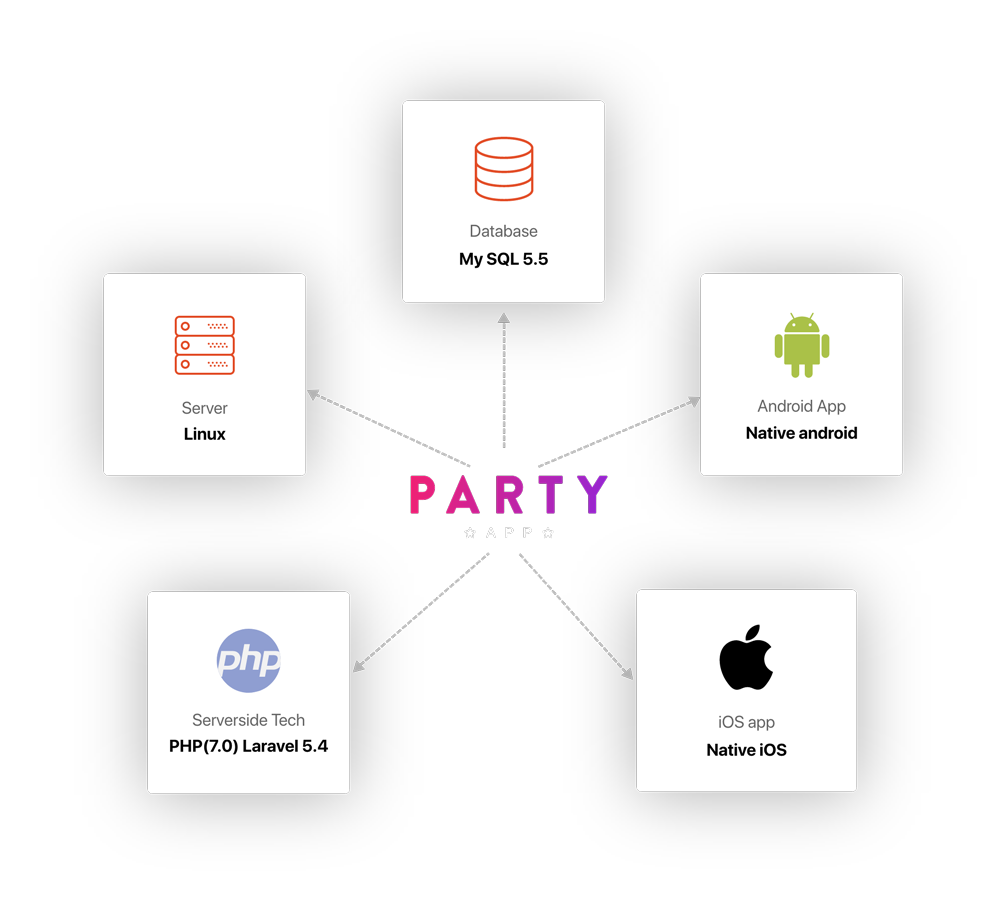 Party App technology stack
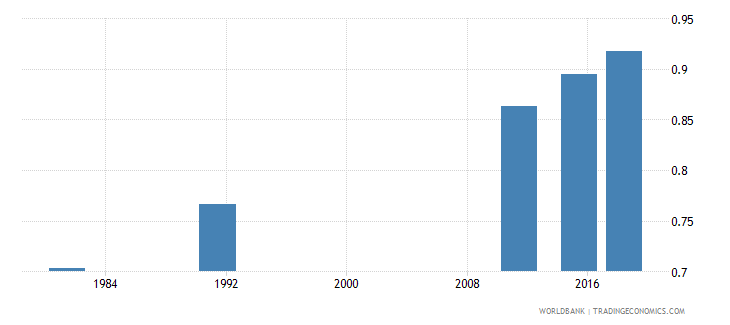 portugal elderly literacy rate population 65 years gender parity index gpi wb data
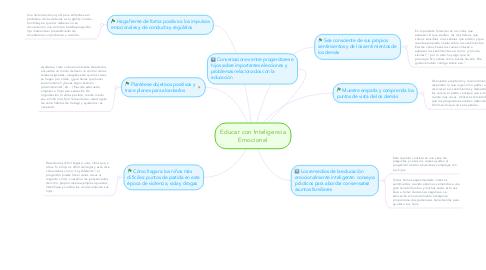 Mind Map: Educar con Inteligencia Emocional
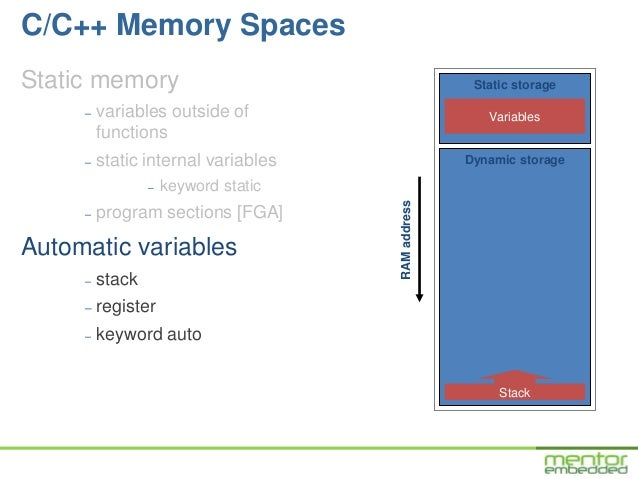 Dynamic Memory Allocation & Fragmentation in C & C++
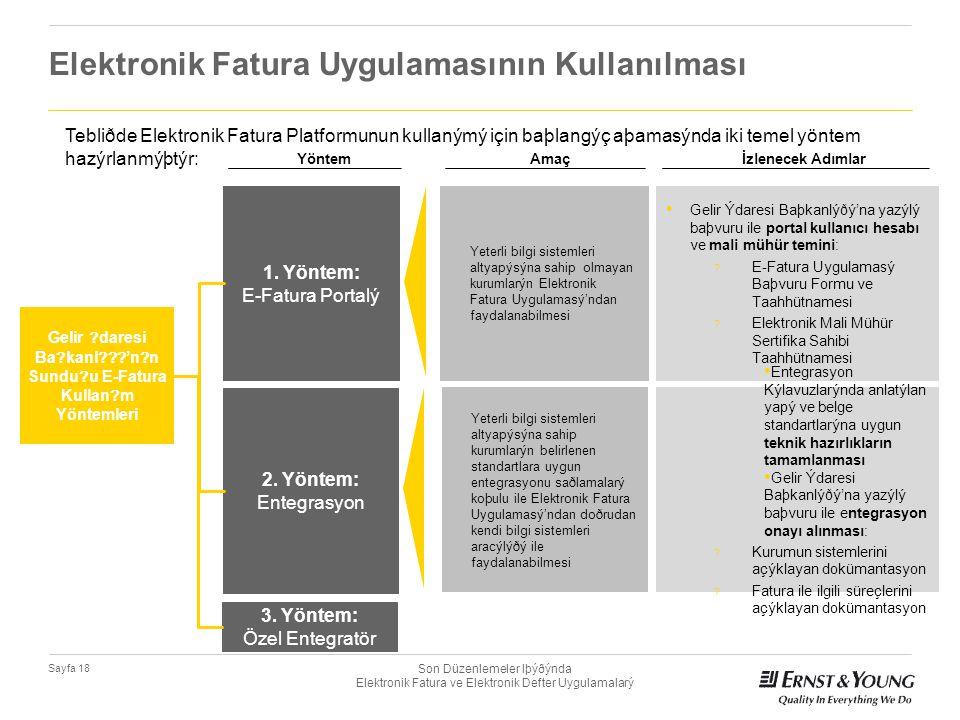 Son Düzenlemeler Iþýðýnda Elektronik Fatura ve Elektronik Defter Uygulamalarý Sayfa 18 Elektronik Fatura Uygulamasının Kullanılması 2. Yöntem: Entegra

▬▬▬▬▬▬

▸ **Aim of the task**:
Word for word, retype the lines from the one that contains "Dynamic Memory Allocation" through the final line of the data, both ends included, excluding pictures.

▸ **Solution for this problem**:
 Dynamic Memory Allocation & Fragmentation in C & C++
 Son Düzenlemeler Iþýðýnda Elektronik Fatura ve Elektronik Defter Uygulamalarý Sayfa 18 Elektronik Fatura Uygulamasının Kullanılması 2. Yöntem: Entegra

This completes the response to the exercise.